Multivariate probability density - Help with an integral

Question

I'd like some help solving this problem about multivariate probability densities.

Let the random variables X and Y have the joint density f(x,y) = 1/y for 0 < x < y < 1 and 0 otherwise. Find P(X+Y > 0.5).

My problem is that any way I know of to set up the double integral, I get an integral of 1/y (or, switching to variables s and t, 1/t) with a lower bound of integration of 0, but such an integral doesn't converge. If I didn't know that the answer was 0.6534, I would assume that the lower bound of integration in the vertical direction should be x, but that produces a result that includes ln x, not a constant.

I emailed my professor asking for help, but her response was not helpful to me. Maybe it will be to you. She said, "you missed the condition for the density to be positive, so you have to integrate over a different area. And to make things simpler, calculate P(X+Y<0.5) and subtract from 1."

I understand why it's often easier to find a complementary probability and subtract that from 1, but here I don't see how it would help because I don't know how to make the lower bound of integration in the vertical direction anything other than 0 or x. I must be trying to integrate over the wrong region.

The region that I think is correct is the region of the unit square above the line x+y=0.5. That is, a trapezoid with vertices (0, 0.5), (0, 1), (1, 1), (1, 0), and (0.5, 0).

How would you define the region differently, or how would you integrate differently? Thanks so much for your help.

UPDATE: I figured out that I did indeed have the wrong region of integration. When my professor said I missed the condition for the density to be positive, she was implying that I needed to enforce the condition that Y > X. So I needed to add the line y=x to my graph and restrict the integration to the area above it (but still below y=1, obviously).

Thus, the region of integration became the quadrilateral with vertices (0, 1/2), (0, 1), (1, 1), and (1/4, 1/4).

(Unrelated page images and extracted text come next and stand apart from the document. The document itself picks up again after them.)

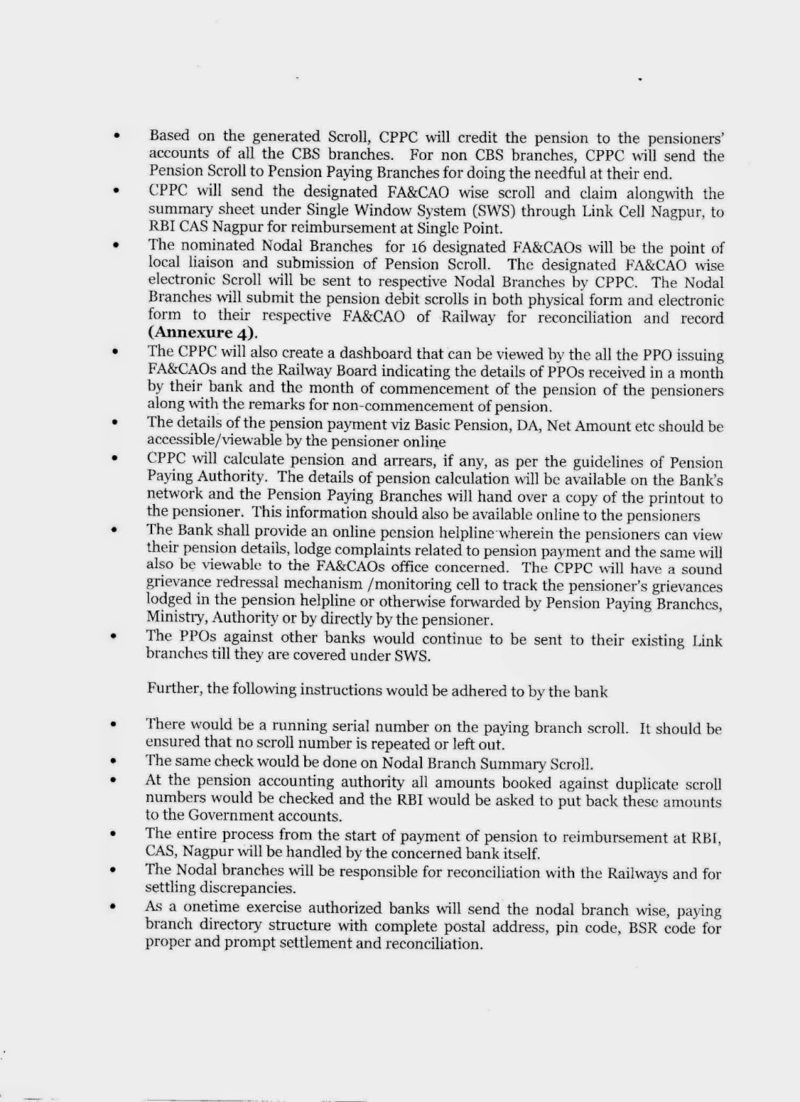 • Based on the generated Scroll, CPPC will credit the pension to the pensioners' accounts of all the CBS branches. For non CBS branches, CPPC will send the Pension Scroll to Pension Paying Branches for doing the needful at their end.

• CPPC will send the designated FA&CAO wise scroll and claim alongwith the summary sheet under Single Window System (SWS) through Link Cell Nagpur, to RBI CAS Nagpur for reimbursement at Single Point.

• The nominated Nodal Branches for 16 designated FA&CAOs will be the point of local liaison and submission of Pension Scroll. The designated FA&CAO wise electronic Scroll will be sent to respective Nodal Branches by CPPC. The Nodal Branches will submit the pension debit scrolls in both physical form and electronic form to their respective FA&CAO of Railway for reconciliation and record **(Annexure 4)**.

• The CPPC will also create a dashboard that can be viewed by the all the PPO issuing FA&CAOs and the Railway Board indicating the details of PPOs received in a month by their bank and the month of commencement of the pension of the pensioners along with the remarks for non-commencement of pension.

• The details of the pension payment viz Basic Pension, DA, Net Amount etc should be accessible/viewable by the pensioner online

• CPPC will calculate pension and arrears, if any, as per the guidelines of Pension Paying Authority. The details of pension calculation will be available on the Bank's network and the Pension Paying Branches will hand over a copy of the printout to the pensioner. This information should also be available online to the pensioners

• The Bank shall provide an online pension helpline wherein the pensioners can view their pension details, lodge complaints related to pension payment and the same will also be viewable to the FA&CAOs office concerned. The CPPC will have a sound grievance redressal mechanism /monitoring cell to track the pensioner's grievances lodged in the pension helpline or otherwise forwarded by Pension Paying Branches, Ministry, Authority or by directly by the pensioner.

• The PPOs against other banks would continue to be sent to their existing Link branches till they are covered under SWS.

Further, the following instructions would be adhered to by the bank

• There would be a running serial number on the paying branch scroll. It should be ensured that no scroll number is repeated or left out.

• The same check would be done on Nodal Branch Summary Scroll.

• At the pension accounting authority all amounts booked against duplicate scroll numbers would be checked and the RBI would be asked to put back these amounts to the Government accounts.

• The entire process from the start of payment of pension to reimbursement at RBI, CAS, Nagpur will be handled by the concerned bank itself.

• The Nodal branches will be responsible for reconciliation with the Railways and for settling discrepancies.

• As a onetime exercise authorized banks will send the nodal branch wise, paying branch directory structure with complete postal address, pin code, BSR code for proper and prompt settlement and reconciliation.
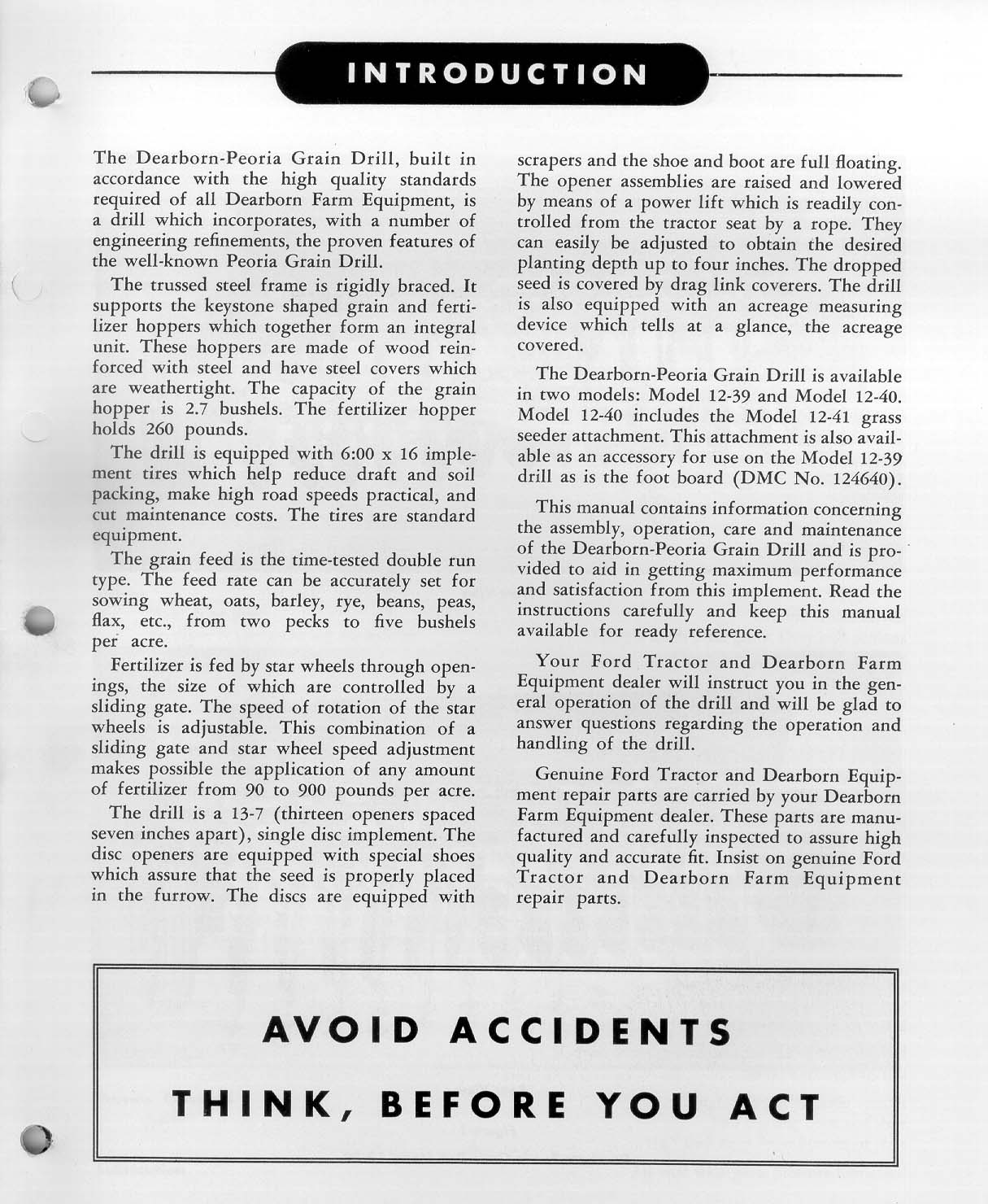 INTRODUCTION

The Dearborn-Peoria Grain Drill, built in accordance with the high quality standards required of all Dearborn Farm Equipment, is a drill which incorporates, with a number of engineering refinements, the proven features of the well-known Peoria Grain Drill.

The trussed steel frame is rigidly braced. It supports the keystone shaped grain and fertilizer hoppers which together form an integral unit. These hoppers are made of wood reinforced with steel and have steel covers which are weathertight. The capacity of the grain hopper is 2.7 bushels. The fertilizer hopper holds 260 pounds.

The drill is equipped with 6:00 x 16 implement tires which help reduce draft and soil packing, make high road speeds practical, and cut maintenance costs. The tires are standard equipment.

The grain feed is the time-tested double run type. The feed rate can be accurately set for sowing wheat, oats, barley, rye, beans, peas, flax, etc., from two pecks to five bushels per acre.

Fertilizer is fed by star wheels through openings, the size of which are controlled by a sliding gate. The speed of rotation of the star wheels is adjustable. This combination of a sliding gate and star wheel speed adjustment makes possible the application of any amount of fertilizer from 90 to 900 pounds per acre.

The drill is a 13-7 (thirteen openers spaced seven inches apart), single disc implement. The disc openers are equipped with special shoes which assure that the seed is properly placed in the furrow. The discs are equipped with scrapers and the shoe and boot are full floating. The opener assemblies are raised and lowered by means of a power lift which is readily controlled from the tractor seat by a rope. They can easily be adjusted to obtain the desired planting depth up to four inches. The dropped seed is covered by drag link coverers. The drill is also equipped with an acreage measuring device which tells at a glance, the acreage covered.

The Dearborn-Peoria Grain Drill is available in two models: Model 12-39 and Model 12-40. Model 12-40 includes the Model 12-41 grass seeder attachment. This attachment is also available as an accessory for use on the Model 12-39 drill as is the foot board (DMC No. 124640).

This manual contains information concerning the assembly, operation, care and maintenance of the Dearborn-Peoria Grain Drill and is provided to aid in getting maximum performance and satisfaction from this implement. Read the instructions carefully and keep this manual available for ready reference.

Your Ford Tractor and Dearborn Farm Equipment dealer will instruct you in the general operation of the drill and will be glad to answer questions regarding the operation and handling of the drill.

Genuine Ford Tractor and Dearborn Equipment repair parts are carried by your Dearborn Farm Equipment dealer. These parts are manufactured and carefully inspected to assure high quality and accurate fit. Insist on genuine Ford Tractor and Dearborn Farm Equipment repair parts.

AVOID ACCIDENTS

THINK, BEFORE YOU ACT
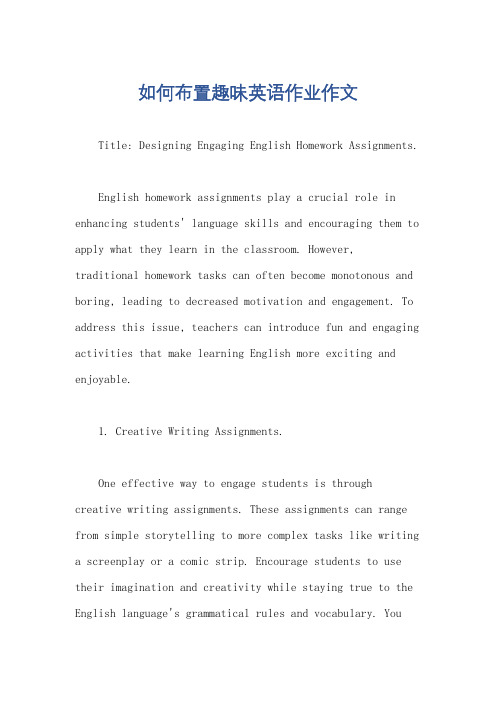 如何布置趣味英语作业作文

Title: Designing Engaging English Homework Assignments.

English homework assignments play a crucial role in enhancing students' language skills and encouraging them to apply what they learn in the classroom. However, traditional homework tasks can often become monotonous and boring, leading to decreased motivation and engagement. To address this issue, teachers can introduce fun and engaging activities that make learning English more exciting and enjoyable.

1. Creative Writing Assignments.

One effective way to engage students is through creative writing assignments. These assignments can range from simple storytelling to more complex tasks like writing a screenplay or a comic strip. Encourage students to use their imagination and creativity while staying true to the English language's grammatical rules and vocabulary. You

The only way I know how to do integration requires dividing this region into two sub-regions. To divide them horizontally, with dx on the outside and dy on the inside, these are the two double integrals (for the left and right sub-regions, respectively):

$ P(X+Y>0.5) = \int_0^.25 \int_{0.5-x}^1 \frac{1}{y}\,dy\,dx + \int_{0.25}^1 \int_x^1 \frac{1}{y}\,dy\,dx $

The left integral equals 0.25, and the right integral equals 0.75 + 0.25(ln 0.25), for a total of 1 + 0.25(ln 0.25) = 0.6534.

Answer 1

The use of multiple integrals requires keeping track of all constraints. A neat approach works through indicators functions, using as many as needed. The probability $\mathbb{P}(X+Y > 0.5)$ can be represented as \begin{align*}\underbrace{\iint_{[0,1]^2}}_{\substack{\text{maximum range}\\\text{for $x$ and $y$}}} \mathbb{I}_{x+y>0.5}\,\mathbb{I}_{0<x<y<1}\,\frac{1}{y}\text{d}x\text{d}y&=\underbrace{\overbrace{\int_0^1\,\int_0^y}^{\substack{\text{outer limits:}\\\text{range of $y$}}}}_{\substack{\text{inner limits:}\\\text{conditional}\\\text{range of $x$}}} \mathbb{I}_{x+y>0.5}\,\frac{1}{y}\text{d}x\text{d}y\\ &=\int_0^1\,\int_0^y \mathbb{I}_{x>0.5-y}\,\frac{1}{y}\text{d}x\text{d}y\\ &=\int_0^1\,\int_{\max(0,0.5-y)}^y \underbrace{\mathbb{I}_{y>0.5-y}\,}_{\substack{\text{as $x<y$}\\\text{and $x>0.5-y$}}}\frac{1}{y}\text{d}x\text{d}y \end{align*} and \begin{align*}\int_0^1\,\int_{\max(0,0.5-y)}^y \mathbb{I}_{y>0.5-y}\,\frac{1}{y}\text{d}x\text{d}y&=\int_0^{0.5}\mathbb{I}_{y>0.25}\,\int_{0.5-y}^y \frac{1}{y}\text{d}x\text{d}y+\overbrace{\int_{0.5}^1\,\int_{0}^y}^{\substack{\text{no constraint on}\\\text{$y$ when $y>0.5$}}} \frac{1}{y}\text{d}x\text{d}y\\ &=\int_{0.25}^{0.5}\,\int_{0.5-y}^y \frac{1}{y}\text{d}x\text{d}y+\int_{0.5}^1\,\int_{0}^y \frac{1}{y}\text{d}x\text{d}y \end{align*} From there you should be able to conclude about the value of this probability, $1-\log(\sqrt{2})$.